Farther west, mixed-race communities defied the notion that racial amalgamation would be America's downfall. In the 1880s, when the traveler William Barrows passed through the old beaver-trapping country in Montana and Wyoming, he found towns inhabited almost entirely by people who were thoroughly mixed--French, Indian, English, and Spanish. Impressed by the "color blindness" of these northern Rockies people, Barrows hoped that "we are building a nation, not only in a new world, and under a new system of government, but with a new people.... We are no longer English; that expresses but one of our polygenous ingredients. We are Americans." If Barrows had traveled in the Southwest, especially in New Mexico, he would have found similar communities predominately populated by people of Mexican-lndian descent. To this day, the New Mexico highlands are dotted with towns inhabited mainly by Indian-Mexican families, celebrated in such novels as John Nichols's The
Milagro Beanfield War (1974).
The Sikh immigrants to California in the early twentieth century tell a story of a new combination of previously unacquainted people. When new laws in 1882 excluded Chinese immigrants and in 1907 banned Japanese as well, California's cotton, fruit, and vegetable growers turned to Korea, the Philippines, and South Asia for labor. Among these immigrants were nearly 7,000 Sikhs from the Punjab. Arriving as single men, the Punjabis were socially stranded. They could not bring Sikh women with them, and California's 1901 law prohibited marriage between a white person and a"Negro, Mulatto, or Mongolian." But by the end of World War I, the Sikhs were finding that California's county clerks would issue marriage licenses to people of different races as long as their skin color seemed reasonably close. It was this looseness in the application of the law that soon led to marriages between Punjabi men and Mexican women. "Cotton was the crop that brought most [mixed] couples together," says the historian who has studied this type of interraciality. The Mexican Revolution of 1911 propelled Mexicans across the border into U.S. cotton fields from Texas to California, and there the women found Punjabi, Korean, and Filipino partners.
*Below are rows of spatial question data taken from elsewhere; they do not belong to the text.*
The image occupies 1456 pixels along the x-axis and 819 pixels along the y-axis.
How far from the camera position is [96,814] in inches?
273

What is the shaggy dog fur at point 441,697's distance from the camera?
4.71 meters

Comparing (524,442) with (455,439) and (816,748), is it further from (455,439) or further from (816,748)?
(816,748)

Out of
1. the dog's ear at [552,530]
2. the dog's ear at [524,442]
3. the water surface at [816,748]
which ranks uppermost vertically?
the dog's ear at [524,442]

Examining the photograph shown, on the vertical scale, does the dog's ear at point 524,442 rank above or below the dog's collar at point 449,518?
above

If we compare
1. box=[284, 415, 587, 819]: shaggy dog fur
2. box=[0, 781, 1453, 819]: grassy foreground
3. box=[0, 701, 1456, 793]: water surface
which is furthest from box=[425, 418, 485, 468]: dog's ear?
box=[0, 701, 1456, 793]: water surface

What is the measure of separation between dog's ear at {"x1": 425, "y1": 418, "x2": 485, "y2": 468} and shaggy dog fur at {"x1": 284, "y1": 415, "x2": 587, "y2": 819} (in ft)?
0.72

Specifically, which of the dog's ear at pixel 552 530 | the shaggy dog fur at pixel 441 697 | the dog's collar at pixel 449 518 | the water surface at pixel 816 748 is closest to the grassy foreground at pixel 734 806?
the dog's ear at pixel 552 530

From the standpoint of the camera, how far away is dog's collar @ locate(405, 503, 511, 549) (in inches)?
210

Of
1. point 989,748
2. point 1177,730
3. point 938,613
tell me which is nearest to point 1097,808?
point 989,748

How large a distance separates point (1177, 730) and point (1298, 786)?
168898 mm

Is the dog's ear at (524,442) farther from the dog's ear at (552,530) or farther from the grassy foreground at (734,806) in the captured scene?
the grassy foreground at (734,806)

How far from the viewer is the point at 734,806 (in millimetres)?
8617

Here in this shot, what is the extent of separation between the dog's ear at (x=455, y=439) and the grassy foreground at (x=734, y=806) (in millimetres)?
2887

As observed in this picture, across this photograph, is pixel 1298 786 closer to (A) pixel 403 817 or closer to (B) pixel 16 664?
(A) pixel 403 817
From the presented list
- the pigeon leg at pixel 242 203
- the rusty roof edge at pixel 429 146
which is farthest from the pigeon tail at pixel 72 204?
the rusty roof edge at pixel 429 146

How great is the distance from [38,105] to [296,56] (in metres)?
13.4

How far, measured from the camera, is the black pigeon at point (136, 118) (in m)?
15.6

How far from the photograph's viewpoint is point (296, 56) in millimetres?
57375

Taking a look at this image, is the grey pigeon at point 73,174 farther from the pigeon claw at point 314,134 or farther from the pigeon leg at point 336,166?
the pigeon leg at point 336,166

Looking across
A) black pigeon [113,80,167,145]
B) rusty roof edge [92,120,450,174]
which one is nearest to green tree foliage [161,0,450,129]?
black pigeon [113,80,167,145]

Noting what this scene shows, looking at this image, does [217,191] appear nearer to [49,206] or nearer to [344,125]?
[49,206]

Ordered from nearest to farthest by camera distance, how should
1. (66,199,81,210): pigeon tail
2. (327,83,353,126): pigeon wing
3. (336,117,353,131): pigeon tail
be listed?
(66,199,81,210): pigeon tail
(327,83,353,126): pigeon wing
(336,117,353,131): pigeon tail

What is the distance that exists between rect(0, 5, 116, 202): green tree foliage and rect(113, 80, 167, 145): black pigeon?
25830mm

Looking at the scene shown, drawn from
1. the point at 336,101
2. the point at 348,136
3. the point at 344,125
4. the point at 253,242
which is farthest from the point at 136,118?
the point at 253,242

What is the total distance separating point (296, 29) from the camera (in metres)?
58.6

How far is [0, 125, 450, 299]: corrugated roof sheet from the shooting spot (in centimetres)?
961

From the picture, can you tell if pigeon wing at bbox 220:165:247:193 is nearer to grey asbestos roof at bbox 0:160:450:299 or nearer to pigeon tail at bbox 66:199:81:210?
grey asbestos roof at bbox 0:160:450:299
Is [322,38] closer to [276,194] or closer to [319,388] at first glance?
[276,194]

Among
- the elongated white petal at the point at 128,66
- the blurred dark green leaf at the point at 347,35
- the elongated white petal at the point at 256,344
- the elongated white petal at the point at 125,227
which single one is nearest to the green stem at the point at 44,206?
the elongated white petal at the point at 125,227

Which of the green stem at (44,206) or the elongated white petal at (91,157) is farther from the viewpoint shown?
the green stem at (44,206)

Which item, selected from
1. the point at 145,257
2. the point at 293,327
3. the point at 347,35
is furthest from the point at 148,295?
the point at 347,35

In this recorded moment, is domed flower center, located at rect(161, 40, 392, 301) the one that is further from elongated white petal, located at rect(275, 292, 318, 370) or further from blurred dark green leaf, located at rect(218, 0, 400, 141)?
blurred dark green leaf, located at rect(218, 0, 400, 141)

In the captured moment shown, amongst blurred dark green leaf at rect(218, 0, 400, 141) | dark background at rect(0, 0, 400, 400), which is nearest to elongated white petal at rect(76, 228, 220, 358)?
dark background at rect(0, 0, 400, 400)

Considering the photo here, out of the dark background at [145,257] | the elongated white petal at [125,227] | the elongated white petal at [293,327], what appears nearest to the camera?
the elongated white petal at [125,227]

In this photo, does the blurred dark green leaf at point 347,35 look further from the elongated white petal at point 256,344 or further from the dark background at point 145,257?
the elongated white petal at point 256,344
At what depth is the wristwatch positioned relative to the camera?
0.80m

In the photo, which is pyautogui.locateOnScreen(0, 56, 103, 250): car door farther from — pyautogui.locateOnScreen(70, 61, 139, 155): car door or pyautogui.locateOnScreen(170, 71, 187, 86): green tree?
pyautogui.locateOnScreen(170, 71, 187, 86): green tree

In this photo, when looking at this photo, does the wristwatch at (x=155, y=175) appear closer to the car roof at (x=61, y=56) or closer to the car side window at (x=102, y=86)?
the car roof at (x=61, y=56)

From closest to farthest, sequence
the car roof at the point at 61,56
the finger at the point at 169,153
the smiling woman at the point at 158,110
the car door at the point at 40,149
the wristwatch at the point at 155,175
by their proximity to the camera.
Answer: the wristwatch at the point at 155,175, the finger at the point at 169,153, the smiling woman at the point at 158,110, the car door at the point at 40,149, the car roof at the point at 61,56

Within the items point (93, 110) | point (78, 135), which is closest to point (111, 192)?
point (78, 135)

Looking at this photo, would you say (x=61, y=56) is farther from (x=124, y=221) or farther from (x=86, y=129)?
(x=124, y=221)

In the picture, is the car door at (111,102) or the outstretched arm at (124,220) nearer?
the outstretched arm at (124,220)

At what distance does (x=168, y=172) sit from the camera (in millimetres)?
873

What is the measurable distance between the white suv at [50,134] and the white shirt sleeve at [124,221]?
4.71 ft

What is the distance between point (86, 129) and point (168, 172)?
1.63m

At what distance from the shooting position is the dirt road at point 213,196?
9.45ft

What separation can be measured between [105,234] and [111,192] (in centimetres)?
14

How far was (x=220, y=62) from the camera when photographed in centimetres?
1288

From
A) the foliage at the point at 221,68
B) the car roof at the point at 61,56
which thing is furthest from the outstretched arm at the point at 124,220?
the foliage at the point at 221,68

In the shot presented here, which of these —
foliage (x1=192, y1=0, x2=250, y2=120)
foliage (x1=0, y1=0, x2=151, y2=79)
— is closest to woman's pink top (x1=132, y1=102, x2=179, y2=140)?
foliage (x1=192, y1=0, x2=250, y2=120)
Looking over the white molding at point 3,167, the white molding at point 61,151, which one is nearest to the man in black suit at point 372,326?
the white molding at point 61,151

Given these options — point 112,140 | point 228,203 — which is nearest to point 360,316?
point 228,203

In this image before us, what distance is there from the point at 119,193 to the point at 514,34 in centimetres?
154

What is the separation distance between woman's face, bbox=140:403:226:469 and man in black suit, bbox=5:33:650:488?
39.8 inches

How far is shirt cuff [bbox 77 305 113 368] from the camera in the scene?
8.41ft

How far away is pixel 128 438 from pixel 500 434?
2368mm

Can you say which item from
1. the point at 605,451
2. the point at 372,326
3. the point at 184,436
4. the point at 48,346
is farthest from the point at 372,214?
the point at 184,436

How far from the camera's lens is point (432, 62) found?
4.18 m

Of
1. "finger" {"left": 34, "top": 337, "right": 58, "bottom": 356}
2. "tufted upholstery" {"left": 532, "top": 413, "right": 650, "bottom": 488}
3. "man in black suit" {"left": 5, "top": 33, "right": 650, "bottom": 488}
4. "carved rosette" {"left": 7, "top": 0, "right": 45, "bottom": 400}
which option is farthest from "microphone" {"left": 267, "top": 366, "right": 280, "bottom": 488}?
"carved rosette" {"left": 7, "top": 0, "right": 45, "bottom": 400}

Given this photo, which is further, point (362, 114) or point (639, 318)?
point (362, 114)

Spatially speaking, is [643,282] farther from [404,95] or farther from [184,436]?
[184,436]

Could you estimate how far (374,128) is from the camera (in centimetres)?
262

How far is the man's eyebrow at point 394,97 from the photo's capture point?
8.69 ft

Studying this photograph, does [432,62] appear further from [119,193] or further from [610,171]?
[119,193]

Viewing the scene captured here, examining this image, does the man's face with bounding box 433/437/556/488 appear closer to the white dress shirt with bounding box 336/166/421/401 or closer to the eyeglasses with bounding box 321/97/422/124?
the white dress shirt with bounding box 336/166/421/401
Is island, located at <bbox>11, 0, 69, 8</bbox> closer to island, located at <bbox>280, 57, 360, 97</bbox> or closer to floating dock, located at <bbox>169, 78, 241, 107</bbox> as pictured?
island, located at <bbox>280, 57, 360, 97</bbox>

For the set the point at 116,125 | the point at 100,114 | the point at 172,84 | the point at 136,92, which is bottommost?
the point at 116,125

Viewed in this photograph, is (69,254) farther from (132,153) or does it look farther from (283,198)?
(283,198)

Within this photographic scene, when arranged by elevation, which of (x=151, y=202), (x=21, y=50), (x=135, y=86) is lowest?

Between 1913 and 1948 (the latter date marks the overturning of California's law prohibiting racial intermarriage), 80 percent of the East Indian men in California married Mexican women. To this day, several thousand of the children and grandchildren of these Punjabi-Hispanic marriages can be found in every Imperial and San Joaquin valley town. Many of the families can still be found under the name of Singh--the most common Sikh surname--but most have Hispanic first names. The Sikh immigrants built temples all over California's agricultural valleys where the families of Jesus Singh or Alejandro Singh worshiped and married. Finding loopholes in the ruling system of racial division and classification, those who picked the fruit and vegetables served on dinner tables all over the country brought new life to the old dream of a mestizo America.